Veamos otro ejemplo que transgrede una importante norma en materia de Derecho penal: las penas no son trascendentes, es decir, no porque un pariente, ascendente o descendente, haya incurrido en una falta o delito, otros deban llevar el estigma. Se trata de una vieja conquista que se impulsó por la Ilustración, particularmente por Cesare Beccaria, contra una era de oscurantismo en la que, por ejemplo, existían de por vida seres humanos a los que se les catalogaba como hijos e hijas adulterinos, sólo porque a sus progenitores se les había antojado ejercer su sexualidad sin los debidos cuidados de la regla. Estos estigmas son frecuentes en las malas prácticas periodísticas, que recurren a titulares como este: “Hermano de presidente municipal es sorprendido robando”, cuando quieren desgraciar a quien no tiene vela en ese entierro. Que cuando se trata de hacer el favor, entonces se habla del funcionario que “robó poquito”.

La referencia es obvia en el contexto local: a quien cuestiona a César Duarte le sacan la historia de sus parientes, despojándose éste de la obligación de ajustar su discurso a lo mejor que la ley nos da, al prohibir la trascendencia de las penas. Pero qué se puede pedir a quien aparte de todo no tiene una formación en la disciplina del Derecho. No ignoro que en todas estas cosas hay pasión, pero en mérito de darle una oportunidad al Derecho, debe haber auto contención en todos, para no hacer distingo. Y pongo un ejemplo de lo que es esto: luego de la reciente comparecencia de César Duarte en el Senado, una mano que se pretende amiga me hizo llegar un expediente de un hijo de la senadora Graciela Ortiz por actividades conexas a la comercialización de drogas en los Estados Unidos, como para que se pusieran tablas los denuestos de Duarte de todos conocidos; pero es obvio que lo que hizo el hijo no le alcanza como estigma a la madre, la cual se puede cuestionar en la arena política y con seriedad por su menos que mediocre desempeño como legisladora y también por sus compromisos con las tiranías chihuahuenses a lo largo de más de una década, como para hacerla indigna de llegar a ocupar la gubernatura del estado de Chihuahua. En otras palabras, por aprecio al Derecho, pues ella es la madre y el hijo le dio la desventura y la desdicha, pero no la trascendencia de la pena.

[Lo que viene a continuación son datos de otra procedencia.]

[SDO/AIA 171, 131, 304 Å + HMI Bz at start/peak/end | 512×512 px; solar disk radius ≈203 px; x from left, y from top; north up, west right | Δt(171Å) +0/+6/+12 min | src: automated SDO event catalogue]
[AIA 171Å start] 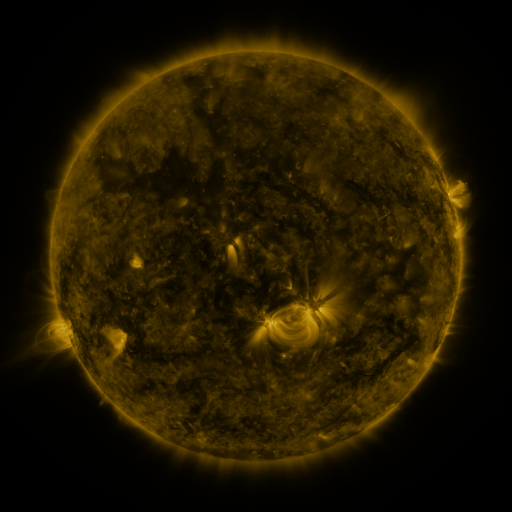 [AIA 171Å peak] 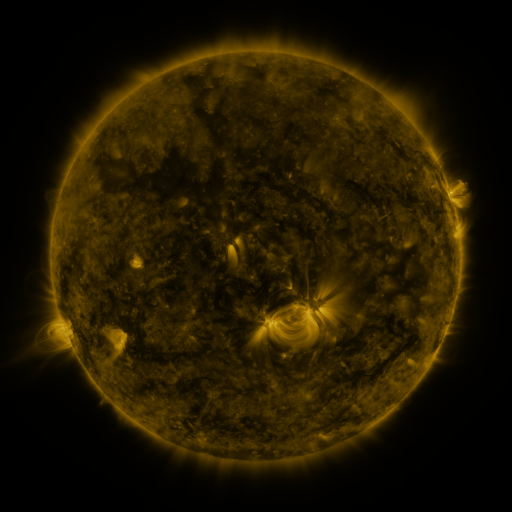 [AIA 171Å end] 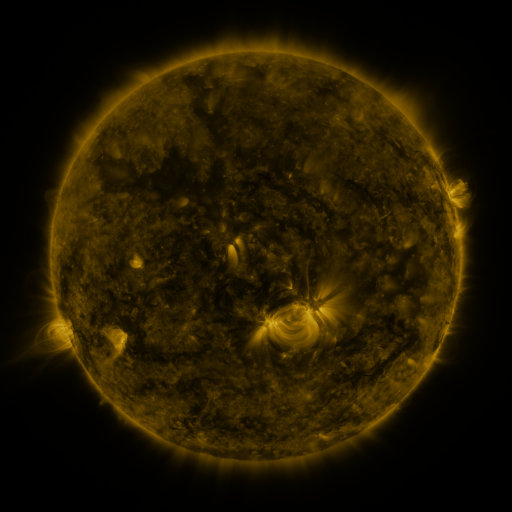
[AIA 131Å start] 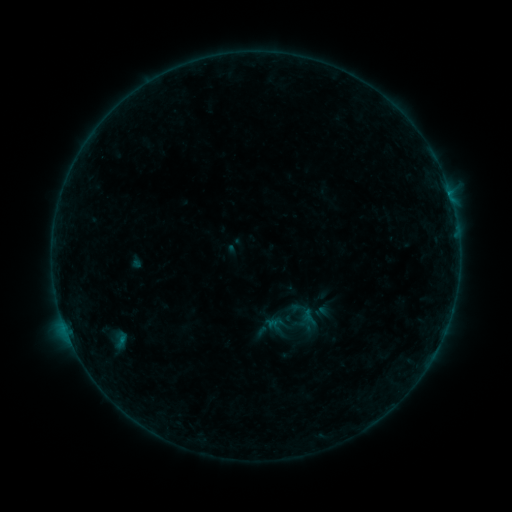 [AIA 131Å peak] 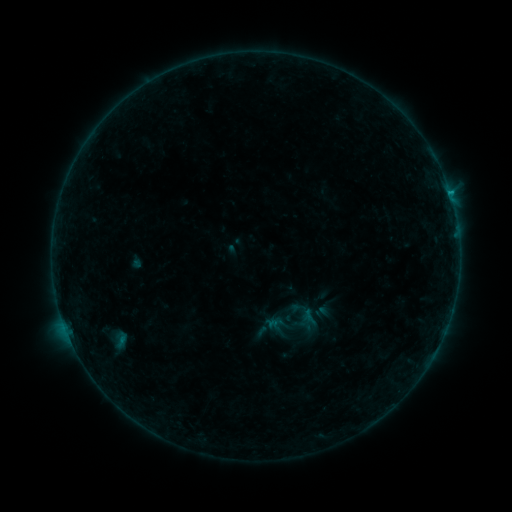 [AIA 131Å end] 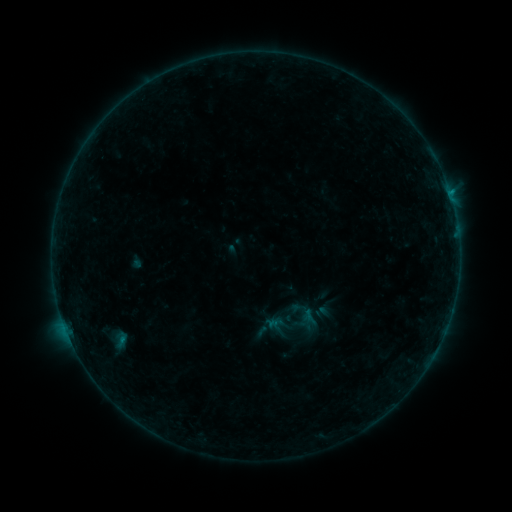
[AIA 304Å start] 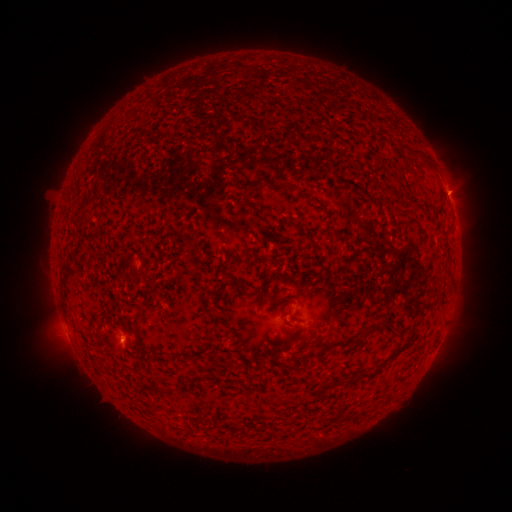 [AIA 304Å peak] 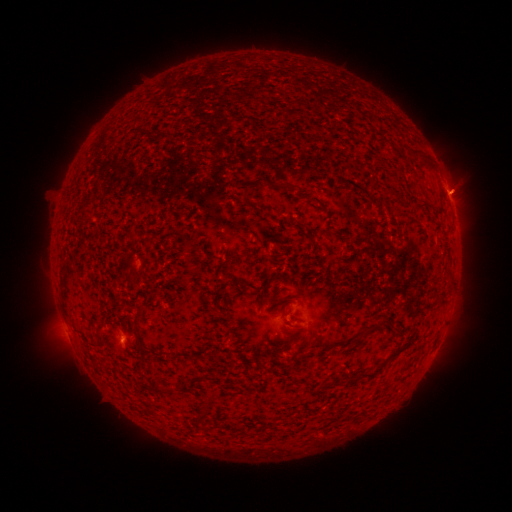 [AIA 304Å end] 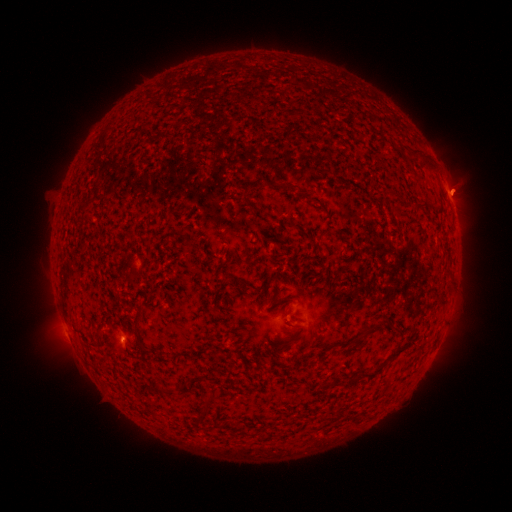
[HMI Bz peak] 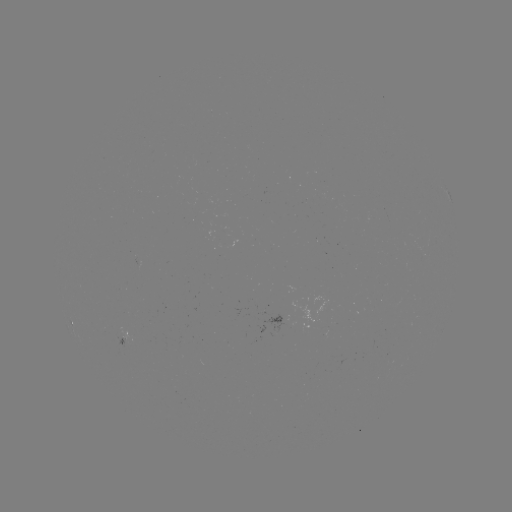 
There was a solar flare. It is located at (448, 195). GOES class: B2.7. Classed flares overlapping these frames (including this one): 1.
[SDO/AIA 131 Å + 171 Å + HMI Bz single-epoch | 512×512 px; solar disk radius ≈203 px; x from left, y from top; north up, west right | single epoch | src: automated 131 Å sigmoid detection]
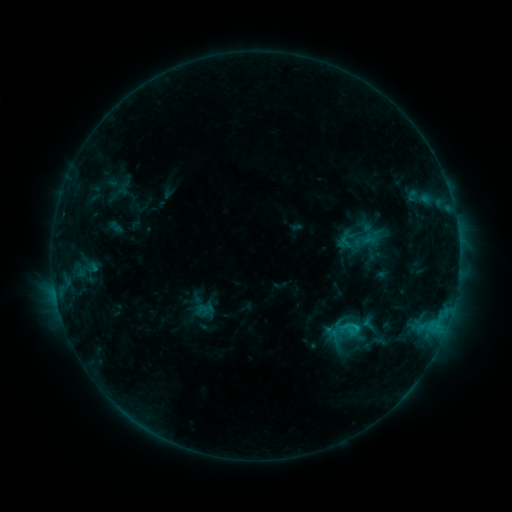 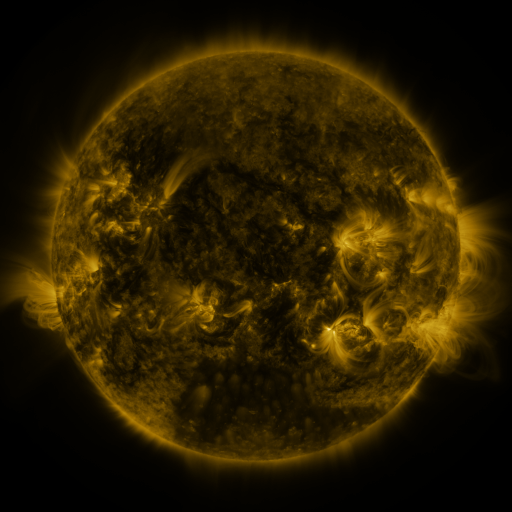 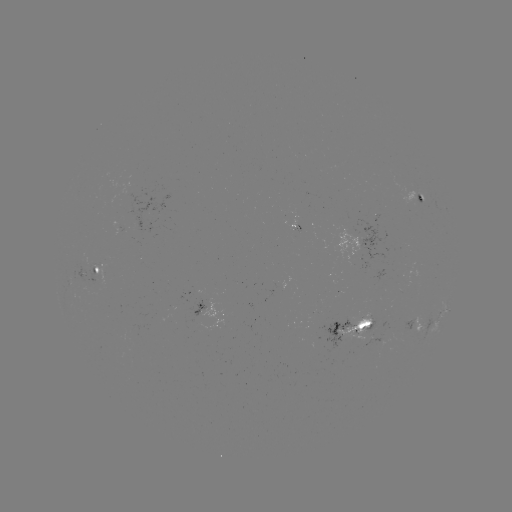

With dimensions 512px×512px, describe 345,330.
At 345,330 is sigmoid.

Finalmente, y ya para hablar de cosas que tienen una mejor miga, están los recientes sucesos del 28 de febrero, cuando el gobierno del estado y del municipio de Chihuahua atacaron una manifestación pública en la que, por donde se le quiera ver, desde la óptica del Derecho, hay faltas evidentes. Incluso se van a denunciar ante las autoridades competentes, y en particular las que tienen que ver con la vigencia de los derechos humanos. Pues bien, cuando estos temas fueron cuestionados al gobernador, los despreció como si hubiera sido un hecho acaecido en algún herradero de uno de sus ranchos, se comportó salinista y casi dijo ni los veo, ni los oigo; luego, el Derecho me vale. Si nos trasladamos con ese mismo suceso al seno del Cabildo que preside Javier Garfio, vemos a éste dar sobradas muestras de su memez y su actitud burlona. Casi casi como diciendo: en mi cortijo hago lo que me viene en gana. O sea, el Derecho no me importa. Y resulta una desmesura, por decir lo menos, o una atrocidad, por decir un poco más, que el secretario del ayuntamiento, Santiago de la Peña, nos saque como argumento la peregrina idea de que el ejercicio de las libertades conexas a la manifestación pública están sujetas a permiso. O sea, a la petición y obsequiosidad de los autoritarios para poder disentir y cuestionarlos con la Constitución en la mano.

Todo este manojo de funcionarios todavía está en aquella fase del acátese pero no se cumpla. Están a muchos años de que el Derecho se dé a luz en esta república, tan necesitada de que las leyes se cumplan. Mientras tal cosa no suceda, las desgracias seguirán acompañándonos. Y de ahí a la barbarie, un paso.